On many occasions the cloud protected them from harm. And at the Red Sea, the pillar of fire actually struck at the advancing Egyptians and immobilized them, allowing the Israelites to get across the Red Sea before being overtaken.

Today in the Gospel, we the New People of God are shown our pillar of fire and column of cloud, which are to guide us through the wilderness of this life into the promised land of Heaven. The new Pillar of Fire is Our Lord Jesus, who appears today on Mount Tabor Transfigured in His Human Nature, shining brighter than the sun upon His disciples. But then the dark cloud covers Jesus, a cloud with the voice of God the Father. This is the new column of cloud that we are to follow: the cloud of faith in God’s Revealed Word, which cannot be seen or touched.

It is by the light of this Pillar of Fire, Jesus Christ, and by the darkness of this Column of Cloud, our Christian Faith, that we are to always walk in if we wish to reach the Promised Land of Eternal Life.

In the 2nd Reading, St. Peter is writing to the Christian faithful as his life is nearing its end. And Peter tells us to keep before us those two guides: the vision of Christ Transfigured, and the Revealed Word of God the Father, the Scriptures, which St. Peter calls the prophetic message we possess, which is altogether reliable. Not partly reliable, not un-reliable, but altogether, totally reliable, is the Word of God. Peter goes on to say God’s Word is the lamp we can use to walk by when it is dark, until the dawn appears.
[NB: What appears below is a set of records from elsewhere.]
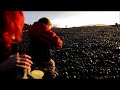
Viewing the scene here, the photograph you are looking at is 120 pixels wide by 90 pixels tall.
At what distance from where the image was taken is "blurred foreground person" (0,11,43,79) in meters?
2.28

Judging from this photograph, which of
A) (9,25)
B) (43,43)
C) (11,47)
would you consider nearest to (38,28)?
(43,43)

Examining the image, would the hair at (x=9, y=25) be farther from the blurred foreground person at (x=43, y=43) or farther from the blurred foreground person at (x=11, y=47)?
the blurred foreground person at (x=43, y=43)

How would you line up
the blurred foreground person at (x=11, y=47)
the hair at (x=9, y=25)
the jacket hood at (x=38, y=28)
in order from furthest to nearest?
the jacket hood at (x=38, y=28) < the hair at (x=9, y=25) < the blurred foreground person at (x=11, y=47)

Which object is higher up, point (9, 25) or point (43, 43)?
point (43, 43)

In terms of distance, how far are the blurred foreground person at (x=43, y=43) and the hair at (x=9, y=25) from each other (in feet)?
16.9

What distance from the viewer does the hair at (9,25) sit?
2428 millimetres

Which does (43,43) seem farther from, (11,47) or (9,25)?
(9,25)

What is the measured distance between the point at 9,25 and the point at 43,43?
18.1 ft

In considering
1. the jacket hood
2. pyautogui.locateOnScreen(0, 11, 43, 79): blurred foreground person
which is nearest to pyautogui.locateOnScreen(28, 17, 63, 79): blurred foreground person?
the jacket hood

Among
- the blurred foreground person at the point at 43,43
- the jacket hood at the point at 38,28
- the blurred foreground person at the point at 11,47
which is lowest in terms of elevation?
the blurred foreground person at the point at 11,47

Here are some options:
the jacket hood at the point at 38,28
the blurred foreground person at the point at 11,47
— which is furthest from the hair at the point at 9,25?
the jacket hood at the point at 38,28

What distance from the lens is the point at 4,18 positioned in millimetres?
2414

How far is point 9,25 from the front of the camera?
2.51 meters

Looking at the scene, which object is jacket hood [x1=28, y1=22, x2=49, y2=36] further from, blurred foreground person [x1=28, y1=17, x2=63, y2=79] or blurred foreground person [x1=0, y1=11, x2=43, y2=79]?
blurred foreground person [x1=0, y1=11, x2=43, y2=79]
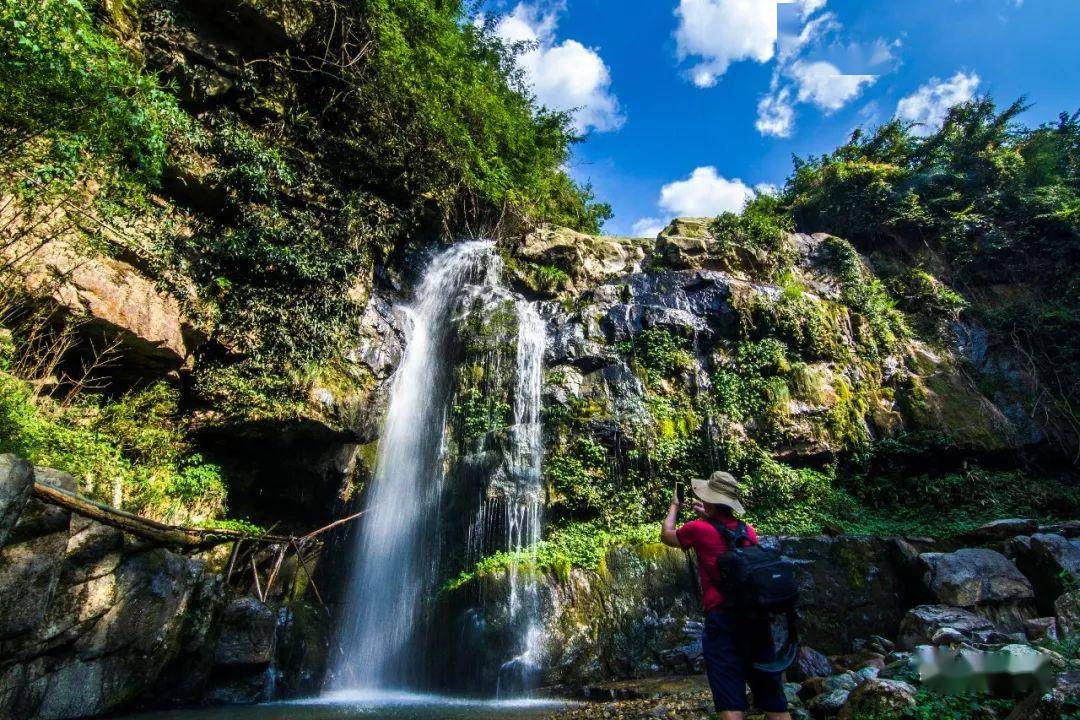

And such is the pattern of our Christian life. At times Jesus will shine so bright in our lives, He will appear Transfigured to us within our hearts. The way will be clear and smooth sailing to the promised land. But then, the thick dark cloud comes, and we wonder where Jesus went. At these times especially, must keep following the cloud, keep walking according to the light of faith, according to Jesus’ teachings, according to the teachings of the Church.

For another passage at the end of the book of Exodus says that the cloud and the fire were really one entity: that when night came, the pillar of fire appeared inside the cloud. And Jesus, our pillar of fire, can also only be seen inside the dark cloud of faith. As the Psalmist says in today’s Psalm, Clouds and thick darkness surround Him. We will not see Jesus shine until we stop walking by the lights of this world and begin to walk only by the darkness of faith.

And this is the great challenge of the Christian life, to step out in faith, against the tide of those faith-less people around us who follow the ways of the world. The challenge to at times not see where God is leading us, not seeing how we’re going to handle what seems to be coming up the pike, but trusting nonetheless that God’s not leading us over a cliff or into an ambush. But if we are led by the cloud of faith, just as the Old Testament cloud shielded the Israelites from harm, so the cloud of faith shields us from harm if we remain under it. And, just as the Old Testament pillar of fire fought against and immobilized the Egyptians, so Jesus fights against and immobilizes our enemies, the world, the flesh, and the devil. Jesus keeps those three adversaries from overtaking us.

My brothers and sisters, in a few moments Jesus will come to us in the Sacrament of the Holy Eucharist. Some of us today will see in the Host the Pillar of Fire: Jesus will be transfigured, will shine through bright and clear; and these peoples’ souls will be filled with light and sweetness and consolation as they receive Our Lord; But others of us today will see in the Host the Column of Dark Cloud: Jesus will be overshadowed, only God’s Words, This is my Body. . . . my Blood, will assure them. These people will need to struggle, to make a conscious act of faith that what looks like bread is Christ, that God is with them, as He promised, during the tough times they are going through.

Whether Jesus comes to us bright and shining or hidden and dark, may we follow Him with all our hearts, and may He transfigure us ever more into His likeness in this life, and bring us safely to that Promised Land at the end of our journey.